WORK ITEM ▸
Apart from the images, reproduce every record word for word.

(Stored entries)

-- Opening Marker --

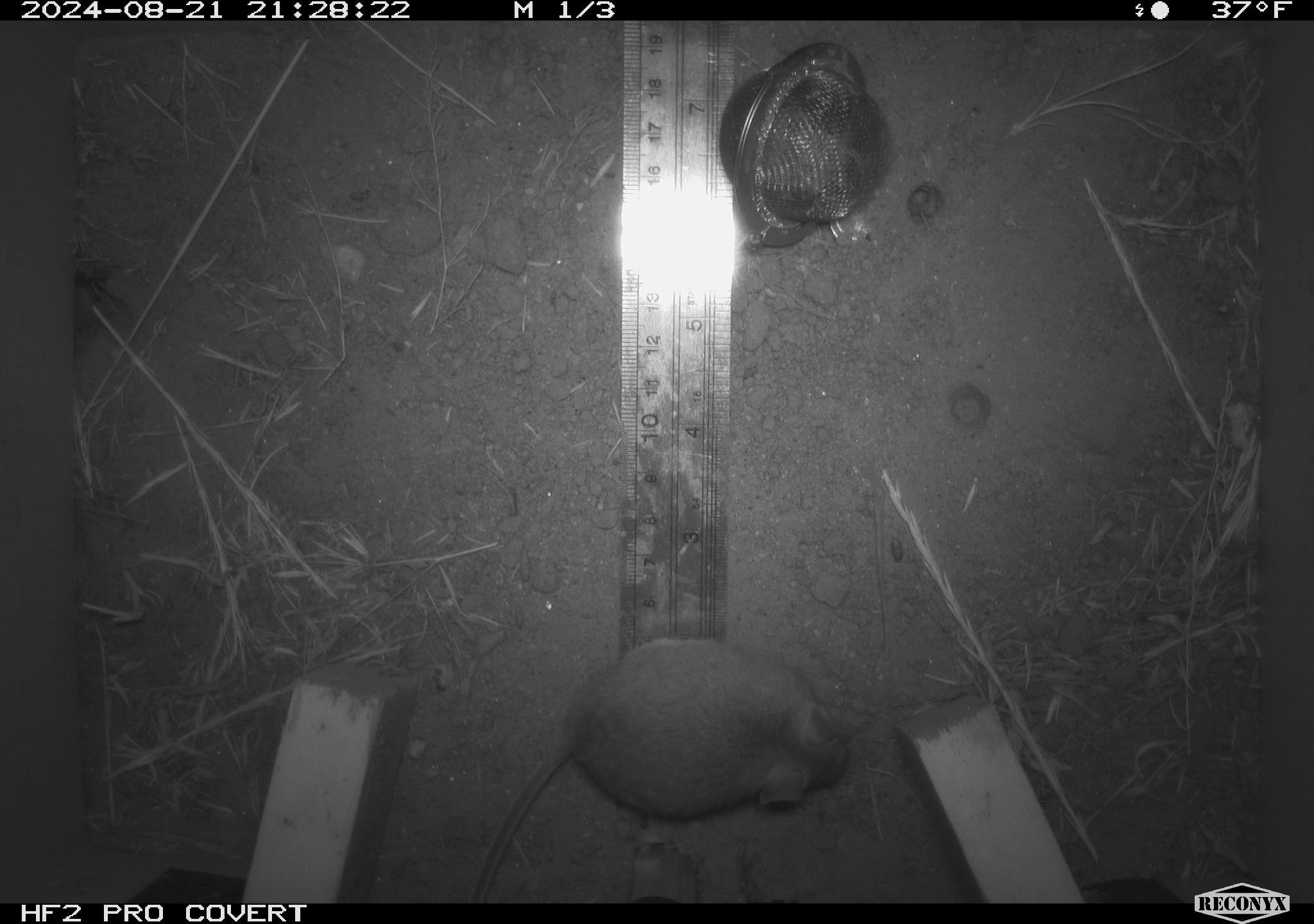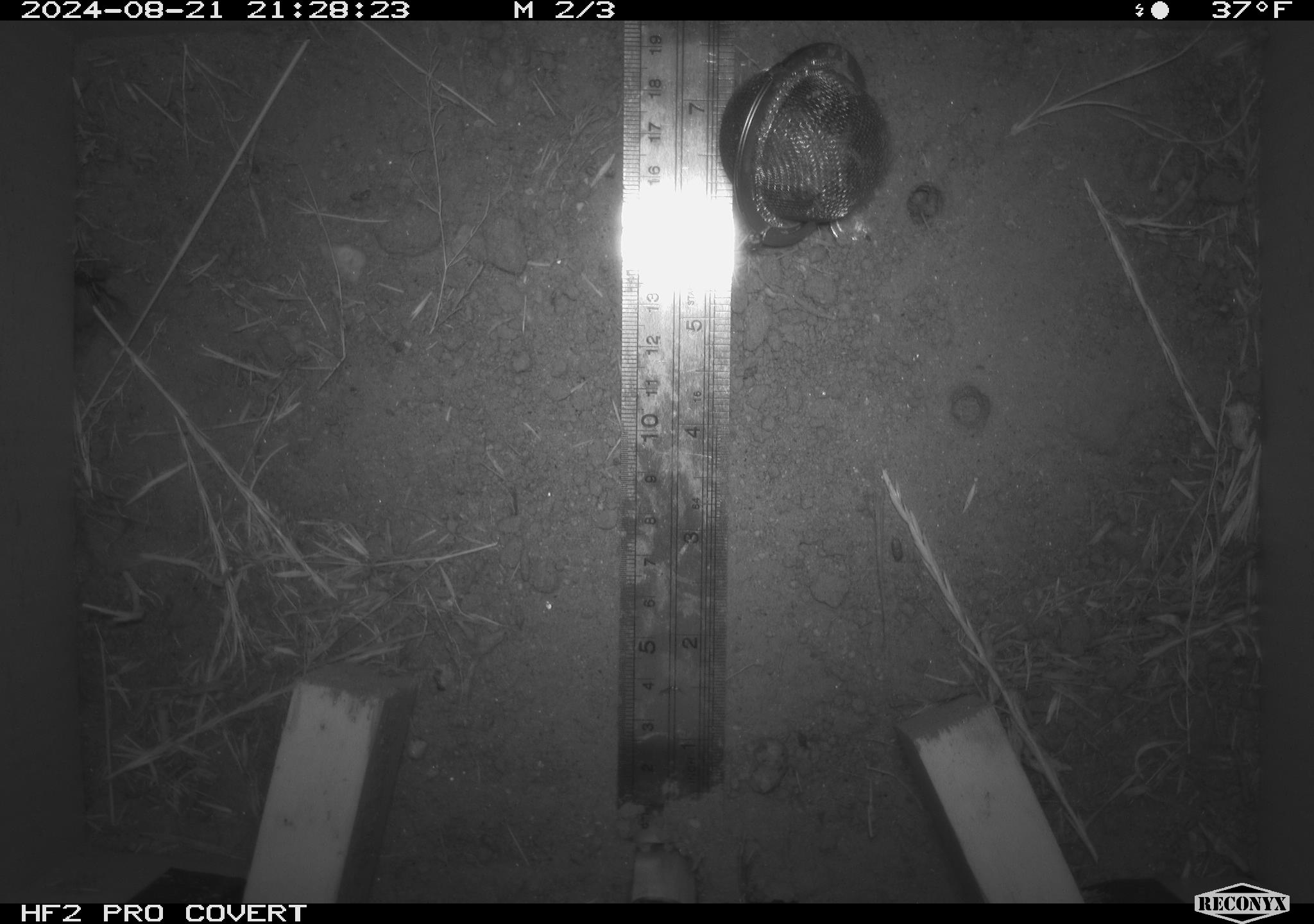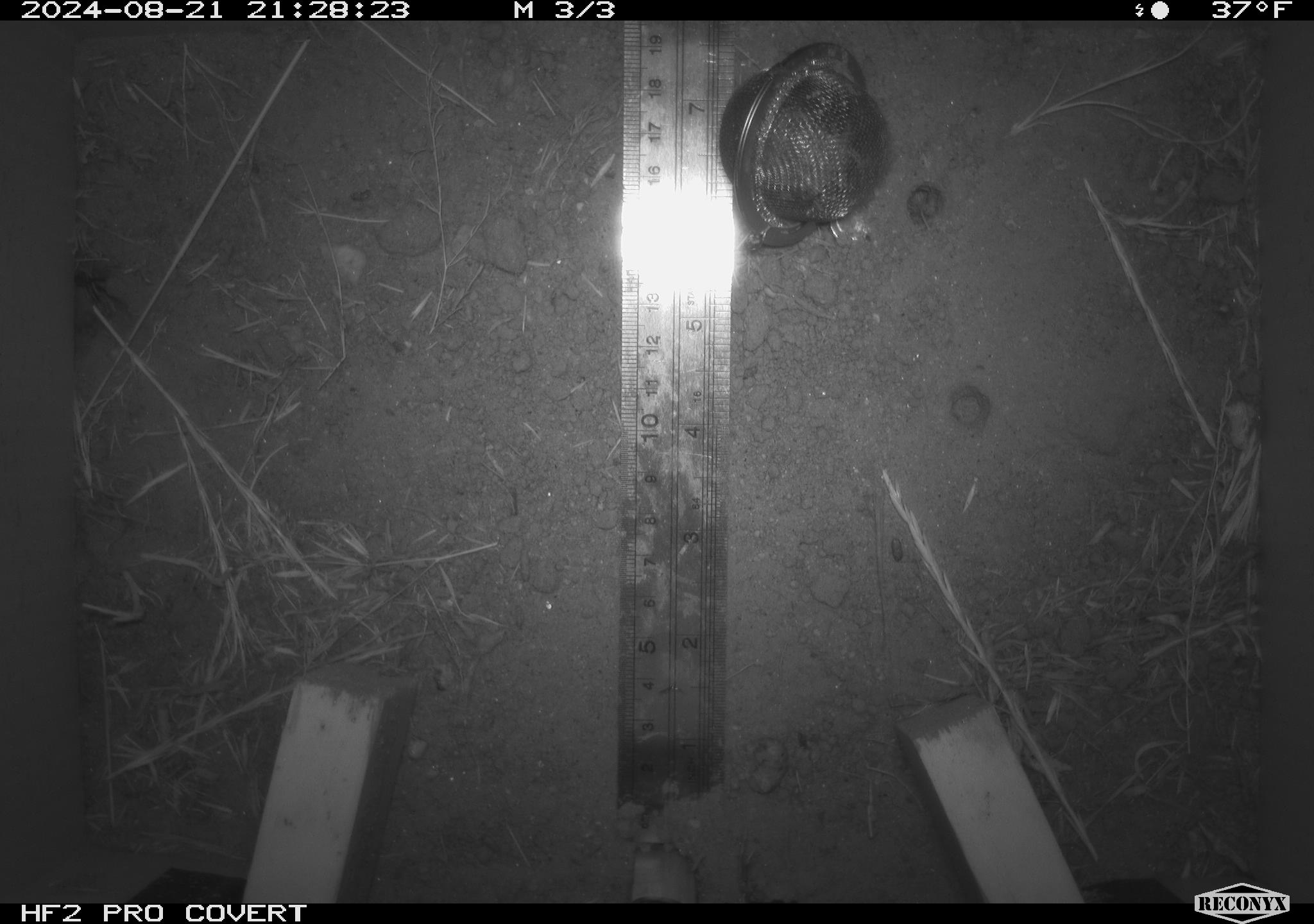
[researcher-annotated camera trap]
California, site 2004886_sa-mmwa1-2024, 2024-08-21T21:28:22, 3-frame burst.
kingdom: Animalia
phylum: Chordata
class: Mammalia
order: Rodentia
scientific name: Rodentia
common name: mouse species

-- Closing Marker --

EXERCISE RESPONSE ▸
[researcher-annotated camera trap]
California, site 2004886_sa-mmwa1-2024, 2024-08-21T21:28:22, 3-frame burst.
kingdom: Animalia
phylum: Chordata
class: Mammalia
order: Rodentia
scientific name: Rodentia
common name: mouse species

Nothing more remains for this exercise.